Interpretarse a sí mismo
Una característica de las películas de Allen, es que él mismo participa como protagonista interpretando personajes qué solo él podría hacerlo, por estar basados en él mismo. Parece el truco perfecto, pero lejos de verlo como un egocentrista, ¿qué es lo que nos enseña? A interpretarnos a nosotros mismos. Que nuestra personalidad, carácter, aficiones, manías, miedos y obsesiones son suficientes para ser protagonistas de nuestra historia, no tratar de ser otro o incluir en nosotros características que no tenemos.
Son precisamente nuestras imperfecciones y cualidades de las que debemos valernos para interpretarnos a sí mismos, de la misma forma en que Allen se valió para hacer sus propios guiones recreando las cualidades y defectos que dominaba. De manera que con el grado de autenticidad que poseemos realicemos la máxima de que todos somos únicos y que el papel que desarrollamos en nuestra historia no podrá, al igual que en las de Woody Allen, ser interpretado por nadie más.

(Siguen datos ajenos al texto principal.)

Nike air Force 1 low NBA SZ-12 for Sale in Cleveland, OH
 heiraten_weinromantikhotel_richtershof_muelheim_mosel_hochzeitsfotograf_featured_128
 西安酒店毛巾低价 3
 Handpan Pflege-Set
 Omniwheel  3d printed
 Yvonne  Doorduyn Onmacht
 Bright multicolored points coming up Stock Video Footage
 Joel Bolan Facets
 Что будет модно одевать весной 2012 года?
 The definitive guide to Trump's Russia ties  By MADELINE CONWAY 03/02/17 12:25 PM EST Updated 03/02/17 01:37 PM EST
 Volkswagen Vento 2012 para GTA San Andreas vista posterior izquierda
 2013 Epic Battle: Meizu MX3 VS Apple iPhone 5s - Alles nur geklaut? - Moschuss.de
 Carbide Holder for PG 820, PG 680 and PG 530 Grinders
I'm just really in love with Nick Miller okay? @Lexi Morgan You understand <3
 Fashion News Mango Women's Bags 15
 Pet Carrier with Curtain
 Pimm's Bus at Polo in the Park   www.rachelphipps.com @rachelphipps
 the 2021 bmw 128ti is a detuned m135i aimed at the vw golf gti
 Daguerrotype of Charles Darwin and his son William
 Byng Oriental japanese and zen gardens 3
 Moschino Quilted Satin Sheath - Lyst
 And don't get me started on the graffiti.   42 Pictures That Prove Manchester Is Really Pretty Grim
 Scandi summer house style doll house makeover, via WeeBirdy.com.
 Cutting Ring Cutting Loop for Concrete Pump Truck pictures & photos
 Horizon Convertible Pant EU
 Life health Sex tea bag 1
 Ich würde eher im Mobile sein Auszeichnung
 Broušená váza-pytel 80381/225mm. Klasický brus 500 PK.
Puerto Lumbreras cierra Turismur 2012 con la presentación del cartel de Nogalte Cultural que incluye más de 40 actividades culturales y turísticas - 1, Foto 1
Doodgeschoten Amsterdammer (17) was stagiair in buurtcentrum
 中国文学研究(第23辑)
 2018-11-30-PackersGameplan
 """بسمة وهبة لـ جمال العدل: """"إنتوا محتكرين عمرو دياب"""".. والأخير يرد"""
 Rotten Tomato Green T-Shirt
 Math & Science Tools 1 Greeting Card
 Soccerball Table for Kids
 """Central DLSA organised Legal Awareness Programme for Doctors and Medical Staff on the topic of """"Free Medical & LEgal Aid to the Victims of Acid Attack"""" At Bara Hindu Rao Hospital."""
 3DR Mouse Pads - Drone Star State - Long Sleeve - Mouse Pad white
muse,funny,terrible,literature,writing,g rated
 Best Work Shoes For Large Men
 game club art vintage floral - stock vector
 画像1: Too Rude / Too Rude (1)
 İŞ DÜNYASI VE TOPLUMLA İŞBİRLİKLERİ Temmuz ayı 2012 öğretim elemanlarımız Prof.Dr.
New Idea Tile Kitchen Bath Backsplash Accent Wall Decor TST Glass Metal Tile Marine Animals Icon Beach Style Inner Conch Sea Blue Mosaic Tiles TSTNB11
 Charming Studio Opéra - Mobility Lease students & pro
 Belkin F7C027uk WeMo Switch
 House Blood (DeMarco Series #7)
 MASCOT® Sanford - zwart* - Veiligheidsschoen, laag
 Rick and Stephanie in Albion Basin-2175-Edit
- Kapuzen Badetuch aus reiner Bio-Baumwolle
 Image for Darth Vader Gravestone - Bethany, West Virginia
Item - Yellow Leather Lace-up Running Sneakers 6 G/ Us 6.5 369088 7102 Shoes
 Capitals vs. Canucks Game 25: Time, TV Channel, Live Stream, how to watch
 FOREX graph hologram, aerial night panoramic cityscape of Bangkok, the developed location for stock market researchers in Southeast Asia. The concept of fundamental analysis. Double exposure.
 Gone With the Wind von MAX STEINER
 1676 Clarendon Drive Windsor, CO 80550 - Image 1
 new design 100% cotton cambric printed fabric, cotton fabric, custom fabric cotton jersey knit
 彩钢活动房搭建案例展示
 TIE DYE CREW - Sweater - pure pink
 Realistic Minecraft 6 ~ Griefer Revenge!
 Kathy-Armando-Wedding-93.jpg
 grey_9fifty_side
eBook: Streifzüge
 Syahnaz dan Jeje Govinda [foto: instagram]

Disfrutar el momento, sin agobiarnos por su duración
Segundo, además de interpretarse a sí mismo, Woody Allen plantea romances finitos con una evolución ideal y con un desenlace que si bien no es el “y vivieron felices para siempre”, es un desenlace maduro y necesario, que concluye de manera natural e inevitable. La relación se vive en ascenso, emocional e intelectualmente, hasta que se asume que no se puede vivir eternamente lidiando con las manías del otro, las inseguridades o las metas que cada quien desea cumplir personalmente. En esas relaciones finitas realizan pragmáticamente lo que hemos escuchado como “vivir el presente”.
El clima de aceptación que rige las relaciones de Woody Allen hasta el punto irreconciliable de ese proceso de conocimiento, nos confronta a una nueva visión de las relaciones y parejas. Aunque cada quien puede tomarlo como le parezca conveniente, la perspectiva de estas relaciones es que tienen un principio y un fin, que no es precisamente el “hasta que la muerte los separe”, y en ese período finito se disfrutan al máximo, se conocen, se entienden, llegan a la cúspide en lo que idealmente deseamos como una pareja perfecta, sin el estrés de que el objetivo de nuestra relación es la sentencia obligada de “vivir felices por siempre”.
Creo que muchas relaciones se vuelven dolorosas porque nos aferramos a la idea de prolongarlas más allá de sus posibilidades, sacrificando en cierta medida quienes somos, lo que queremos o los planes que pretendemos realizar. Si bien el final de una relación no es grato, al menos puede funcionar volcar toda esa energía, lo provechoso y bello de la relación (o lo doloroso) para producir algo nuevo, crear o rendir un pequeño homenaje a lo que fue y compartirlo con las personas que nos rodean, como la manera más viable de perpetuar nuestras relaciones, como en el caso de Annie Hall.
Manejar una relación bajo la concepción de algo finito ayudará a enfocarnos mejor en vivir el presente, pues las personas van y vienen; aunque no descartemos que alguna nos sorprenda acompañándonos por el resto de nuestras vidas sin haberlo sospechado.